##### 所给文段

我已将两个文本文件存储到两个单独的数组中。现在,我正在尝试比较两个数组以查找重复值。我的逻辑有问题,无法打印出重复值出现的次数。
文件 1 包含:
1913 2016 1 1913 186
2016 1711 32843 2016 518
3 1913 32843 32001 4
250 5 3500 6 7
8 27 73 9 10
1711 73 11 2 1.4
1.4 12 33.75278 84.38611 1913
19 1930 20 21 1947
22 1955 23 1961 23
1969 27 1995 26 27
1962 28 29 30 1970
31 31
文件 2 包含:
1913 2016 32843 31 27 1.4 4 7 2 23
我试图在 file2 中查找在 file1 中重复的值,以及重复的次数。
我有以下代码:
public static void findDuplicates() {
// array for first file
for (int n = 0; n < nums.size(); n++) {
// matches are false by default
boolean match = false;
int count = 0;
String v = nums.get(n);
// array for second file
for (int k = 0; k < nums1.size(); k++) {
String p = nums1.get(k);
// second file contains values from first file
if (p.contains(v)) {
// there is a match
match = true;
// when there is a match print out matched values and the number of times they appear in second file
if (match) {
count++;
System.out.println( p + " " + "is duped" + " " + count + " " + "times");
}
}
}
}
}
当我编译并运行这段代码时,这是输出:
31 is duped 1 times
有人可以让我知道我在这里做错了什么吗?
编辑
这是我的其余代码:
public static ArrayList<String> nums;
public static ArrayList<String> nums1;
//Create a main method to start the program.
//Add FileNot FoundException in case the file can't be found by computer.
public static void main(String[] args) throws FileNotFoundException{
//The while will help us read the content into our computer piece by piece. It will not stop until the end of assignment.csv.
while(FILE1.hasNext()){
//Create a String variable - TempString. We use TempString to store each piece temporarily.
String TempString = FILE1.next();
String temp1 = TempString.replaceAll("[\\,]", "");
String pattern1 = "[0-9]+\\.{1}[0-9]+";
//Compile the Regular Expression into Pattern and store it in r1 so that the computer can understand the Regular Expression.

##########
##### 展示数据

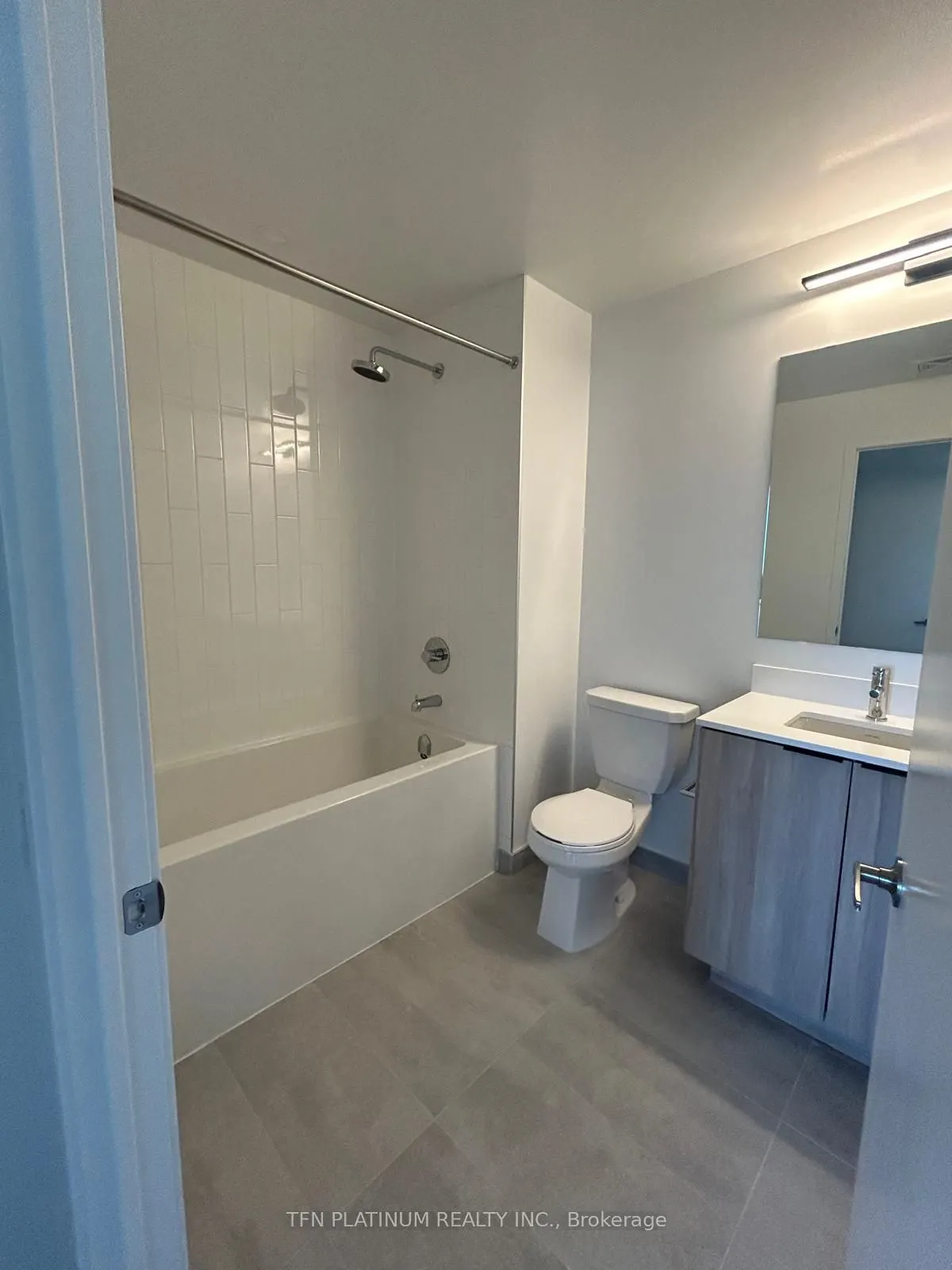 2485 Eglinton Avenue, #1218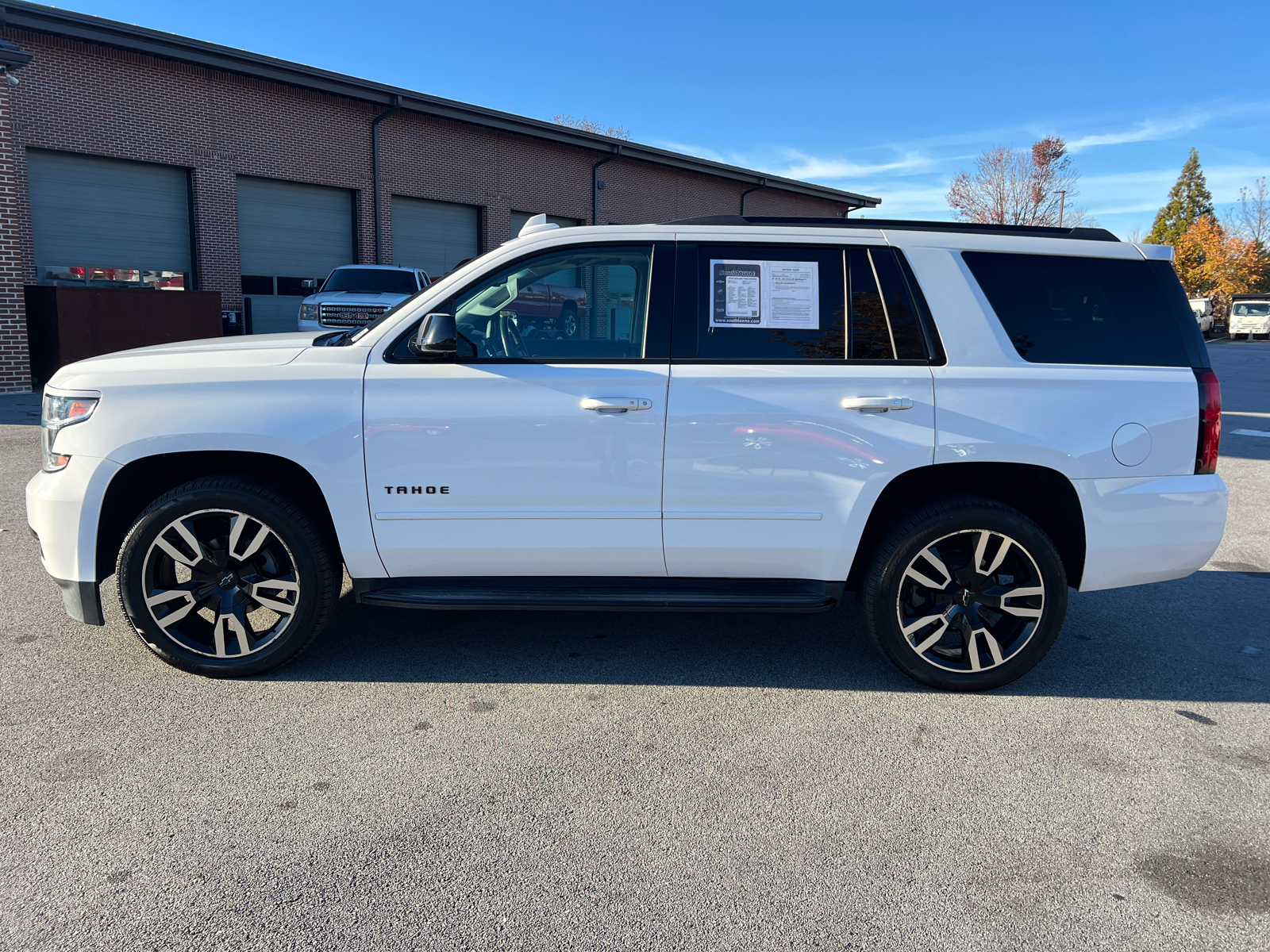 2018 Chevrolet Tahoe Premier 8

##########

> _任务要求_
编辑关于数组查找重复值的帖子，从"String TempString = FILE1.next();"开始，到"the Regular Expression."结束，把这一段重写出来，并将其中的"pattern1"改为"regex1"。 这些材料在此不起任何作用。

> _任务结果_
String TempString = FILE1.next();
String temp1 = TempString.replaceAll("[\\,]", "");
String regex1 = "[0-9]+\\.{1}[0-9]+";
//Compile the Regular Expression into Pattern and store it in r1 so that the computer can understand the Regular Expression.